◆ **Texto para leitura**:
Os programas de combate à pobreza e as metas de desenvolvimento do milênio precisam ser reconsiderados, sob o risco de não darem resultado. Esta é a conclusão do recém-lançado relatório do World Resources Institute, intitulado “A Riqueza dos Pobres: Administrando Ecossistemas para Combater a Pobreza”. O WRI é uma ONG que conta com um staff de mais de 100 cientistas, especialistas em políticas públicas, analistas de negócios e jornalistas, dedicada a estudos para definir as melhores formas de melhorar a vida das pessoas, protegendo a Terra. Ele tem no seu conselho acadêmicos de peso, como David Gergen (Harvard), C. K. Prahalad (Michigan), José Sarukhan (UNAM) e James Gustave Speth (Yale); ex-presidentes, como Fernando Henrique Cardoso (Brasil) e José-María Figueres (Costa Rica) e ex-vice-presidentes como Al Gore (EUA).
O relatório parte de duas constatações relevantes que vêm sendo desconsideradas historicamente nas discussões sobre desenvolvimento, desigualdade e pobreza. A primeira, é que a maior parte da pobreza continua sendo rural – embora a pobreza urbana tenha crescido muito – e as populações rurais dependem mais da natureza para sua subsistência. A destruição da natureza aumenta a pobreza e diminui as chances de sucesso de programas de desenvolvimento. A segunda, é que maus governos e corrupção generalizada causam mais danos aos pobres, do que aos ricos. O Brasil demorou décadas para entender que a inflação alta continuada, e indexada para ter seus efeitos mitigados e redistribuídos, perpetuava e tendia a aumentar a pobreza, além de aumentar a desigualdade. O fim da inflação reduziu a pobreza no Brasil em mais de 10 pontos percentuais, ou 25%, e estancou o crescimento da desigualdade de rendas.
O relatório é realista. Seus autores sabem que proteger o meio ambiente, estabelecer boas práticas de governança democrática e combater a corrupção não erradicam a pobreza. Mas defendem persuasivamente a tese, escorada em grande quantidade de estatísticas e vários bem documentados estudos de caso, de que são um requisito necessário para se alcançar os objetivos de eliminar a pobreza do planeta neste milênio. Sabem, também, que, se enfrentado a contento o desafio da pobreza, novas metas confrontarão a humanidade, como a própria sustentação dos níveis de vida então alcançados e sua elevação, sobretudo na base, para reduzir as grandes disparidades dentro das nações e entre as nações.

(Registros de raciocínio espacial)
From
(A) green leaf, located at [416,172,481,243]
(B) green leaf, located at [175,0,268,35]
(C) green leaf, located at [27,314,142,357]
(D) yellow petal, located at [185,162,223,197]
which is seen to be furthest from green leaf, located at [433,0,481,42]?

◆ **Descrição do exercício**:
Responda, com base no texto sobre o relatório do WRI:
(a) Quantas pessoas compõem o staff do WRI?
(b) Em quanto o fim da inflação reduziu a pobreza no Brasil?
(c) Em que se apoia a tese defendida pelos autores do relatório?
Os registros provêm de outra fonte.

◆ **Solução a seguir**:
(a) Mais de 100 pessoas, entre cientistas, especialistas em políticas públicas, analistas de negócios e jornalistas.
(b) Em mais de 10 pontos percentuais, ou 25%.
(c) Em grande quantidade de estatísticas e em vários estudos de caso bem documentados.